Nun arbeitet er an seiner nächsten Produktion. Zunächst noch doppelgleisig. "Es wäre toll, wenn am 1.7. zur Premiere wieder Zuschauer:innen erlaubt wären." "Islands" heißt das neue Stück und widmet sich Fragen, die während einer Pandemie an besonderer Bedeutung gewinnen. Wie stark sind wir von Austausch abhängig? Wie funktioniert ein Leben in der Abschottung? Welche Bedeutung haben Inseln, in denen versucht wird, die Vergangenheit zu konservieren, in einer vernetzten Welt?

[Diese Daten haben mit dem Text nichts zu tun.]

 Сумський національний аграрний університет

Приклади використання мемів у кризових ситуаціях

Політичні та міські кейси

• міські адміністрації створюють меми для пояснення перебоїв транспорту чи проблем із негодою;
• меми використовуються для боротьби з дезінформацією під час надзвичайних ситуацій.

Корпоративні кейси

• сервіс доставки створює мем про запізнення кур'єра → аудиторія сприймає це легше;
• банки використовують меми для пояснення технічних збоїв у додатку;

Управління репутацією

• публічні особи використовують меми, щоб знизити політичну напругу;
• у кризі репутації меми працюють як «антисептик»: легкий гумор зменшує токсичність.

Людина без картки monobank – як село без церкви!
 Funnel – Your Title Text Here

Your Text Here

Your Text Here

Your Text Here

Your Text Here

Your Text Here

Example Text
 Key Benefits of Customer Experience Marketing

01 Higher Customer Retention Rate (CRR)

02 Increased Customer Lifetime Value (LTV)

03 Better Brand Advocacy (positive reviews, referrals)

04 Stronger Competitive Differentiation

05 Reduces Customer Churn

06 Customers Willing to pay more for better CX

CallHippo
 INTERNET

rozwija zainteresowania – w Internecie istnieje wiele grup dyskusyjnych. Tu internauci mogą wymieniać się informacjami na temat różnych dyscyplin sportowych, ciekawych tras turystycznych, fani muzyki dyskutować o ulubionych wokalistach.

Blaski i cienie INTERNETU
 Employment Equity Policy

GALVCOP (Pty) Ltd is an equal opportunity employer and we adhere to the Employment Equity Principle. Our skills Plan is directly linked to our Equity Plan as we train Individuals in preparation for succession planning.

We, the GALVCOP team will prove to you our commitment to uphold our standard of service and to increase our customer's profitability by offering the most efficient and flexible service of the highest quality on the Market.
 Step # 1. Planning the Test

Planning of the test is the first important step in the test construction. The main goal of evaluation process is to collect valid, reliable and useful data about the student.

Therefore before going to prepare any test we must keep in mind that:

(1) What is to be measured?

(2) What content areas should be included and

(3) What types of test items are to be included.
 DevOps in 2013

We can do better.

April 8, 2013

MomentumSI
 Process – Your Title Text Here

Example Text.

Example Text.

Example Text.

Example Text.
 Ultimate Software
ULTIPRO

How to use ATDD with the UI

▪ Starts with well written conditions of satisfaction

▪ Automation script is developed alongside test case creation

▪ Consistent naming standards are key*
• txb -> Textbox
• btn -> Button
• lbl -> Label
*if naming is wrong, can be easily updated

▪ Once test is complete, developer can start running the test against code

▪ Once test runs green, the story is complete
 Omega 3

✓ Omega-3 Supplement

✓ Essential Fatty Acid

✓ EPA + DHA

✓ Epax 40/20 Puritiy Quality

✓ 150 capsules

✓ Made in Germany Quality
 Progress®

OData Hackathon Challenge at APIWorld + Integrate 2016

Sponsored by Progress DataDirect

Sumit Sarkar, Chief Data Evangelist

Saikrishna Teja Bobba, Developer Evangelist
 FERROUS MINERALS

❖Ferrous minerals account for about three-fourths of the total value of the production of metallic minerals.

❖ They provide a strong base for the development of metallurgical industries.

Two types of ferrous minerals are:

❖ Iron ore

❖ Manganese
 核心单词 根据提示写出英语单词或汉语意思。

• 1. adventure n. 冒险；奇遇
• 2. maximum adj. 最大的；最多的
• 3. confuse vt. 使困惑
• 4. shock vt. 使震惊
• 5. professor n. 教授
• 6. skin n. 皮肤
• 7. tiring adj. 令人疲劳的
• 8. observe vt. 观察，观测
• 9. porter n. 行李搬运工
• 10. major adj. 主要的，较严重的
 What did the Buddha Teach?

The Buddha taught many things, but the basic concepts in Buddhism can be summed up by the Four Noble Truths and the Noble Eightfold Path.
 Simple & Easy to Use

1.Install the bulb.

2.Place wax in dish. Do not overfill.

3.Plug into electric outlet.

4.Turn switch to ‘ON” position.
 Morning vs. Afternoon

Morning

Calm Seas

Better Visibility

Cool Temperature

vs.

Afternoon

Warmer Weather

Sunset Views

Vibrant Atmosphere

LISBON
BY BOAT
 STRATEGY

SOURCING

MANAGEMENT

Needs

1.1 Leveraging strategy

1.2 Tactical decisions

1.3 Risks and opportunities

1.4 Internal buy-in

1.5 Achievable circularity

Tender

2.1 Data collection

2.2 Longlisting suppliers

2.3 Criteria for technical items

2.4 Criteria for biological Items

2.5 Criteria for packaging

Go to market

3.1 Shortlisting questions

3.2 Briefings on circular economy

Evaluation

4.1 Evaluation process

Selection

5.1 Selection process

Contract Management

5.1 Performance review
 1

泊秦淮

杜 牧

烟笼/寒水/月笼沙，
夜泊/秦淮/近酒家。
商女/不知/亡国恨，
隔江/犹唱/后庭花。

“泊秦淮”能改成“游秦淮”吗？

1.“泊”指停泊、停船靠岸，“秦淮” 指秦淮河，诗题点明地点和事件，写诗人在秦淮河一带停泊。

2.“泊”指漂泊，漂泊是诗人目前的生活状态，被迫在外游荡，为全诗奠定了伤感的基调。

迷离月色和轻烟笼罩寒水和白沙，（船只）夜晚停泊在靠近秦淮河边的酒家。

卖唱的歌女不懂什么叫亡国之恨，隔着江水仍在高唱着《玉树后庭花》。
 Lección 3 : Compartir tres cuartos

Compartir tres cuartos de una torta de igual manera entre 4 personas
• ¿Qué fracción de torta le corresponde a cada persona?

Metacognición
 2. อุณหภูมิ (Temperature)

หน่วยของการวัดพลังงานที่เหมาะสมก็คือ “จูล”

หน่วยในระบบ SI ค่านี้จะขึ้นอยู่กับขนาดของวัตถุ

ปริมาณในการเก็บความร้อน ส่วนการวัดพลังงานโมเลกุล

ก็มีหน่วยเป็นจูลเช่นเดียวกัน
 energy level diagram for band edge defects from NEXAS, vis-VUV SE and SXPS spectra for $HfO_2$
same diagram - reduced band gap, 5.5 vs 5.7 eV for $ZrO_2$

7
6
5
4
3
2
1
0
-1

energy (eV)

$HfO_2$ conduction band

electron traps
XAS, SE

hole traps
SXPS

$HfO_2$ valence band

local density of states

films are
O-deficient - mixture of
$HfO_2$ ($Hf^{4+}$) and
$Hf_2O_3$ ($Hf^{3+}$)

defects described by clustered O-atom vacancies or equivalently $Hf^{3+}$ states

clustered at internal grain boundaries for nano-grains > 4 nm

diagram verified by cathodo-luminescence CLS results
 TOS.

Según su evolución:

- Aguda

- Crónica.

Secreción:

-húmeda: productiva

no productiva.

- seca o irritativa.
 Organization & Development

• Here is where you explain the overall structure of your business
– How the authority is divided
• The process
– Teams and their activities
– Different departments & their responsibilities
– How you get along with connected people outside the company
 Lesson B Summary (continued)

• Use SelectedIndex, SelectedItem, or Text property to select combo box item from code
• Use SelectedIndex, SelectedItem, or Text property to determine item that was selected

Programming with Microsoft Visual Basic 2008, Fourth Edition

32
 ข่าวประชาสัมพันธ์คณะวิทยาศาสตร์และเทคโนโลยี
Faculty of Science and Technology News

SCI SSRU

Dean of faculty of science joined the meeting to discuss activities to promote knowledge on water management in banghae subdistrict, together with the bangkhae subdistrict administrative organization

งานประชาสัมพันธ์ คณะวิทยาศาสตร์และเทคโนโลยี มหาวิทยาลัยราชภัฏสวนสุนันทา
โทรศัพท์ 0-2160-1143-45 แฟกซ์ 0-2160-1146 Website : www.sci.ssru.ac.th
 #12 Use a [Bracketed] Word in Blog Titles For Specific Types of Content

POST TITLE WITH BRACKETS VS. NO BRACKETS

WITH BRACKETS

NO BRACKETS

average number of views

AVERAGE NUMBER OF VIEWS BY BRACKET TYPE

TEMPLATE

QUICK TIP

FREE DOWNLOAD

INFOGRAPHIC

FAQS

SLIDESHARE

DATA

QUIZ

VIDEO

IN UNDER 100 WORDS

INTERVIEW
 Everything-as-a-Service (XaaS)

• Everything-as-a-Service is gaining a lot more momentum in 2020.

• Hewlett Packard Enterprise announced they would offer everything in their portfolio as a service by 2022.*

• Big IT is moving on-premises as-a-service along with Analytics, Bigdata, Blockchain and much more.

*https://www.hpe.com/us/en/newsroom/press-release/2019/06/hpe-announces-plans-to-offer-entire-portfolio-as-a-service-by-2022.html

Keiner von den Befragten kann auf Anhieb jemanden nennen, der als Vollzeitkünstler:in umsatteln musste. Die Filmemacherin Patricia Bateira bestätigt: "Auch freie Kunstschaffende, die zumindest 80% ihres Einkommen aus Kunstprojekten verdienen, konnten die November- und Dezemberhilfen beantragen. Das hat unglaublich geholfen." Brunet ergänzt dazu: "Wenn man nur auf die Seite von 'TakeAction' schaut, sind die Möglichkeiten der Unterstützungsangebote riesengroß. Nach meiner Berechnung haben sich die bereitgestellten Beträge für die Freie Szene für dieses Jahr verzehnfacht."
Zum Schluss fasst Mareile Metzner es so zusammen:
"In Berlin hat viel geklappt. Wir können zufrieden sein. Über die Netzwerke bekam man die Information zu den Unterstützungen und die Hilfestellung, wie man an die zusätzlichen Gelder kam." Etwas nachdenklich merkt sie an: "Allerdings muss man dazu Teil des Netzwerkes sein. Sonst wird es schwierig."